1. Principal. The principal balance of this Promissory Note (this Note) shall be payable on the
earlier of (i) June 30, 2011 or (ii) the date on which Maker consummates an initial public offering
of its securities. The principal balance may be prepaid at any time.
2. Interest. No interest shall accrue on the unpaid principal balance of this Note.
3. Application of Payments. All payments shall be applied first to payment in full of any costs
incurred in the collection of any sum due under this Note, including (without limitation)
reasonable attorneys fees, then to the payment in full of any late charges and finally to the
reduction of the unpaid principal balance of this Note.
4. Events of Default. The following shall constitute an event of default (Event of Default):
(a) Failure to Make Required Payments. Failure by Maker to pay the principal of this Note within
five (5) business days following the date when due.
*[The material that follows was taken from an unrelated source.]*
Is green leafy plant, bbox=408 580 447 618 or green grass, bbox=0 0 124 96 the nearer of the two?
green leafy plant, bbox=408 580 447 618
(b) Voluntary Bankruptcy, Etc. The commencement by Maker of a voluntary case under the Federal
Bankruptcy Code, as now constituted or hereafter amended, or any other applicable federal or state
bankruptcy, insolvency, reorganization, rehabilitation or other similar law, or the consent by it
to the appointment of or taking possession by a receiver, liquidator, assignee, trustee, custodian,
sequestrator (or other similar official) of Maker or for any substantial part of its property, or
the making by it of any assignment for the benefit of creditors, or the failure of Maker generally
to pay its debts as such debts become due, or the taking of corporate action by Maker in
furtherance of any of the foregoing.
(c) Involuntary Bankruptcy, Etc. The entry of a decree or order for relief by a court having
jurisdiction in the premises in respect of Maker in an involuntary case under the Federal
Bankruptcy Code, as now or hereafter constituted, or any other applicable federal or state
bankruptcy, insolvency or other similar law, or appointing a receiver, liquidator, assignee,
custodian, trustee, sequestrator (or similar official) of Maker or for any substantial part of its
property, or ordering the winding-up or liquidation of its affairs, and the continuance of any such
decree or order unstayed and in effect for a period of 60 consecutive days.
5. Remedies.
(a) Upon the occurrence of an Event of Default specified in Section 4(a) hereof, Payee may, by
written notice to Maker, declare this Note to be due immediately and payable, whereupon the unpaid
principal amount of this Note, and all other amounts payable thereunder, shall become immediately
due and payable without presentment, demand, protest or other notice of any kind, all of which are
hereby expressly waived, anything contained herein or in the documents evidencing the same to the
contrary notwithstanding.
(b) Upon the occurrence of an Event of Default specified in Sections 4(b) and 4(c), the unpaid
principal balance of this Note, and all other sums payable with regard to this Note, shall
automatically and immediately become due and payable, in all cases without any action on the part
of Payee.
6. Waivers. Maker and all endorsers and guarantors of, and sureties for, this Note waive
presentment for payment, demand, notice of dishonor, protest, and notice of protest with regard to
the Note, all errors, defects and imperfections in any proceedings instituted by Payee under the
terms of this Note, and all benefits that might accrue to Maker by virtue of any present or future
laws exempting any property, real or personal, or any part of the proceeds arising from any sale of
any such property, from attachment, levy or sale under execution, or providing for any stay of
execution, exemption from civil process, or extension of time for payment; and Maker agrees that
any real estate that may be levied upon pursuant to a judgment obtained by virtue hereof, on any
writ of execution issued hereon, may be sold upon any such writ in whole or in part in any order
desired by Payee.
7. Unconditional Liability. Maker hereby waives all notices in connection with the delivery,
acceptance, performance, default, or enforcement of the payment of this Note, and agrees that its
liability shall be unconditional, without regard to the liability of any other party, and shall not
be affected in any manner by any indulgence, extension of time, renewal, waiver or modification
granted or consented to by Payee, and consents to any and all extensions of time, renewals,
waivers, or modifications that may be granted by Payee with respect to the payment or other
provisions of this Note, and agrees that additional makers, endorsers, guarantors, or sureties may
become parties hereto without notice to Maker or affecting Makers liability hereunder.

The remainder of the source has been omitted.